((

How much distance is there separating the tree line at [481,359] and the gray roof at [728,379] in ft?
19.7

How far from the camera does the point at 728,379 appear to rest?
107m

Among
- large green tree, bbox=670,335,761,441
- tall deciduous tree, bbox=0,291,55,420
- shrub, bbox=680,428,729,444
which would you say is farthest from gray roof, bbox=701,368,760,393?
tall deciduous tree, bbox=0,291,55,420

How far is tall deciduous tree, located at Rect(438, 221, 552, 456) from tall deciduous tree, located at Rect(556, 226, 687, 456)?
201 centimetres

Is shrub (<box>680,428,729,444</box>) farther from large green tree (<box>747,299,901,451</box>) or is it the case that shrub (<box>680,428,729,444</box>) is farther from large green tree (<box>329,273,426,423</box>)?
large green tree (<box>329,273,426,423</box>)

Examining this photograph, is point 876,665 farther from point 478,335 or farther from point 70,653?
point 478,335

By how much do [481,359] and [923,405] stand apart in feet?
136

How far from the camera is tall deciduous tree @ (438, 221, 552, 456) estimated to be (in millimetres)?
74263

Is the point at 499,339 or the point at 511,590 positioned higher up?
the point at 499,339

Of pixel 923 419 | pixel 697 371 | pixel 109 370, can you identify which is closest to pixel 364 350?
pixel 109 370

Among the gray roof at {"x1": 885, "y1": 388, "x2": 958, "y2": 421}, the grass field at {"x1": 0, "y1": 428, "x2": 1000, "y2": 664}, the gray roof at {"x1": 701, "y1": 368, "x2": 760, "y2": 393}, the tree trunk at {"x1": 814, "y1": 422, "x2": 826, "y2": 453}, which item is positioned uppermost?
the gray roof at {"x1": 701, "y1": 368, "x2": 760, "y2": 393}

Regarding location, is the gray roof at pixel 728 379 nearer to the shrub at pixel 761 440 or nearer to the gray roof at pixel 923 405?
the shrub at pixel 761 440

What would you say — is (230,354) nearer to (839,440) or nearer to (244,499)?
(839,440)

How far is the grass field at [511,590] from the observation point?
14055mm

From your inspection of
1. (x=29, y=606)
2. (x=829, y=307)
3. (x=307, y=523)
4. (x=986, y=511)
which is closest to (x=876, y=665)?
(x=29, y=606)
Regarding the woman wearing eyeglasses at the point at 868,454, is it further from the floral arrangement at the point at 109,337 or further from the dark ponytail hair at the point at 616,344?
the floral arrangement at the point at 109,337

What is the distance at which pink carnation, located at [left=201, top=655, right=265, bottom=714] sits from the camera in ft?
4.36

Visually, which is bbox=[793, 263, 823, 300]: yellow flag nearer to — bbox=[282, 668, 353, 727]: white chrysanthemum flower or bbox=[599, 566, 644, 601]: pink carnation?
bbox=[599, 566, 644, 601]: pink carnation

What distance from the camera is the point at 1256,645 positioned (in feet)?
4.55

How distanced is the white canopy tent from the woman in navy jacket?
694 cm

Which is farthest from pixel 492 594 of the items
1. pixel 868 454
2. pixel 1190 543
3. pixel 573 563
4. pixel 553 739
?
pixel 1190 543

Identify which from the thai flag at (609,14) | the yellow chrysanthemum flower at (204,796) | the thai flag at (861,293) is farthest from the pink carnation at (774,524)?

))
((

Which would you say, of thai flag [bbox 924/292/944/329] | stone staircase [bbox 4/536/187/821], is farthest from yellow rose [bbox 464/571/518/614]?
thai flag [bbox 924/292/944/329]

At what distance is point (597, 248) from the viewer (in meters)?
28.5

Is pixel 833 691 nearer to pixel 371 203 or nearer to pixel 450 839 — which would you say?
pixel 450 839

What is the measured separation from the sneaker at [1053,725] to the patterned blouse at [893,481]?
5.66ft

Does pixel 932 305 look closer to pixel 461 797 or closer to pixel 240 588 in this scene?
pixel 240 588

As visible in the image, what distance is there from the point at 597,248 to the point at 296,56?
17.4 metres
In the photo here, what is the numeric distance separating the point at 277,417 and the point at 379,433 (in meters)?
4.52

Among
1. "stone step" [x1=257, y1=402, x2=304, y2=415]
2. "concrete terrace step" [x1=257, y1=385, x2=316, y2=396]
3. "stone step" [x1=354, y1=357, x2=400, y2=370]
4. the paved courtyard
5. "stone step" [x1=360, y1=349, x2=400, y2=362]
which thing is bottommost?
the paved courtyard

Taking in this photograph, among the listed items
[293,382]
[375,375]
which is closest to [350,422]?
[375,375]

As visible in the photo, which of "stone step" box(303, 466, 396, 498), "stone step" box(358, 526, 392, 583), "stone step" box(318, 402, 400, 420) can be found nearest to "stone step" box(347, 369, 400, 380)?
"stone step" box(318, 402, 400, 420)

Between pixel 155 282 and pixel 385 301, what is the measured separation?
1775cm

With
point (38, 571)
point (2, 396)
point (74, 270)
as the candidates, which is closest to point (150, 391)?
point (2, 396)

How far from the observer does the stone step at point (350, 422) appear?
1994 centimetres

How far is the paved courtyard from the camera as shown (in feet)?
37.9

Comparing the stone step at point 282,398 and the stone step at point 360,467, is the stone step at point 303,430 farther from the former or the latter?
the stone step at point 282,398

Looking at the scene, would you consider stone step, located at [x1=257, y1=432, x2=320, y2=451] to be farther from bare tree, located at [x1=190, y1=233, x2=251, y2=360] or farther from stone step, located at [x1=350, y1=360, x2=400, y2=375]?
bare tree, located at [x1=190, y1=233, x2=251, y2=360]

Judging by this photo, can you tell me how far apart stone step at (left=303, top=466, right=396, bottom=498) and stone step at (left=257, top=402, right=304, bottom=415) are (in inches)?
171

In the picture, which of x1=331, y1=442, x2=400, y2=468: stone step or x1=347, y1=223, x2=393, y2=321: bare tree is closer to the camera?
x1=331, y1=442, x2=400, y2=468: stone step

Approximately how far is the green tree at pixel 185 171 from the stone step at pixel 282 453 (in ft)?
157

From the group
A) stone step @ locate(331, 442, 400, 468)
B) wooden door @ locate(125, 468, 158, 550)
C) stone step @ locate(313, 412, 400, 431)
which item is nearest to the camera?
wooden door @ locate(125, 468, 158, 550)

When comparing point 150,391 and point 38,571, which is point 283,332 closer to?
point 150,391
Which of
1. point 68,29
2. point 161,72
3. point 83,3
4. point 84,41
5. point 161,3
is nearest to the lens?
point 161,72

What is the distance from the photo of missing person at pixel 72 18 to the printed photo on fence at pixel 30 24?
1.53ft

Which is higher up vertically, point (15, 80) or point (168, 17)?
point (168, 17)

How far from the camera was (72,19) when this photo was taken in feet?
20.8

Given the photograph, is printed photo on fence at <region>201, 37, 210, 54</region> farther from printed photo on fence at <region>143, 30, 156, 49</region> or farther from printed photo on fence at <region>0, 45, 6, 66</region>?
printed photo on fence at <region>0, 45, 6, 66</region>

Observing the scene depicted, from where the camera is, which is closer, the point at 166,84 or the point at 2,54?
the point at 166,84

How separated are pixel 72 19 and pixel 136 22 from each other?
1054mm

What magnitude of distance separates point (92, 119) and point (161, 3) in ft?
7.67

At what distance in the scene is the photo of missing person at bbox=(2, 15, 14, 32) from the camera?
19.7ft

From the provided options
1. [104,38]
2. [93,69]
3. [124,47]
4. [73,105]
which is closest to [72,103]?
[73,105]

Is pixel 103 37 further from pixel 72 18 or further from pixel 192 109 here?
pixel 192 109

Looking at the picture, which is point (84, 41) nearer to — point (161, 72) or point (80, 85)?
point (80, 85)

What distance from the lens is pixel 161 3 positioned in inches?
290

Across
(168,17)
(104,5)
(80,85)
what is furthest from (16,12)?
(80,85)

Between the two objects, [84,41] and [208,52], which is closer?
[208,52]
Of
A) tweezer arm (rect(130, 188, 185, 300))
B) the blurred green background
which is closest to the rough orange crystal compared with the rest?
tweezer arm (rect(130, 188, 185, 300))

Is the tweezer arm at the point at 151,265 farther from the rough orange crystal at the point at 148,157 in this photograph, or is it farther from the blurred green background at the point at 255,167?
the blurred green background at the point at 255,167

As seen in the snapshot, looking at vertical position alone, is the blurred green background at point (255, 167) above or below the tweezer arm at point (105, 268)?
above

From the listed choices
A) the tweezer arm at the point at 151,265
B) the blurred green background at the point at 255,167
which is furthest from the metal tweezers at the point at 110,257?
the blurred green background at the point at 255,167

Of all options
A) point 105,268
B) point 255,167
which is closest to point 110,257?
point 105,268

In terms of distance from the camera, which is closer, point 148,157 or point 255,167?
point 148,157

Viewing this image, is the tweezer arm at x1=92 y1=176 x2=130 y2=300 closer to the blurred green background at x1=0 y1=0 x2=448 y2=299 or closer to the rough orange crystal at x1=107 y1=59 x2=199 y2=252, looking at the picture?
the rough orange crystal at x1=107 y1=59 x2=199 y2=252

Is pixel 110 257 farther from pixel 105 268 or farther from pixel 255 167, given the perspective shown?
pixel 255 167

))
((

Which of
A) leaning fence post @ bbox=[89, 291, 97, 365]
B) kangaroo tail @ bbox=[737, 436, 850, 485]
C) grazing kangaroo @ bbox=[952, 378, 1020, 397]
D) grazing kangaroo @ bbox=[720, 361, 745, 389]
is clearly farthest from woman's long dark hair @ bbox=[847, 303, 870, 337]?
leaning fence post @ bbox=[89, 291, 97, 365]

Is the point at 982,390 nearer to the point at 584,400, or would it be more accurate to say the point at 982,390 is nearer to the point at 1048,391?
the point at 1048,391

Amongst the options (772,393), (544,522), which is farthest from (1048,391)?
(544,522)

))

The task =
Copy out every line in the three listing blocks above that contains the string "large", treating uppercase and lowercase letters as distinct.

Response to this task =
- large green tree, bbox=670,335,761,441
Is shrub (<box>680,428,729,444</box>) farther from large green tree (<box>747,299,901,451</box>) or is it the case that shrub (<box>680,428,729,444</box>) is farther from large green tree (<box>329,273,426,423</box>)?
large green tree (<box>329,273,426,423</box>)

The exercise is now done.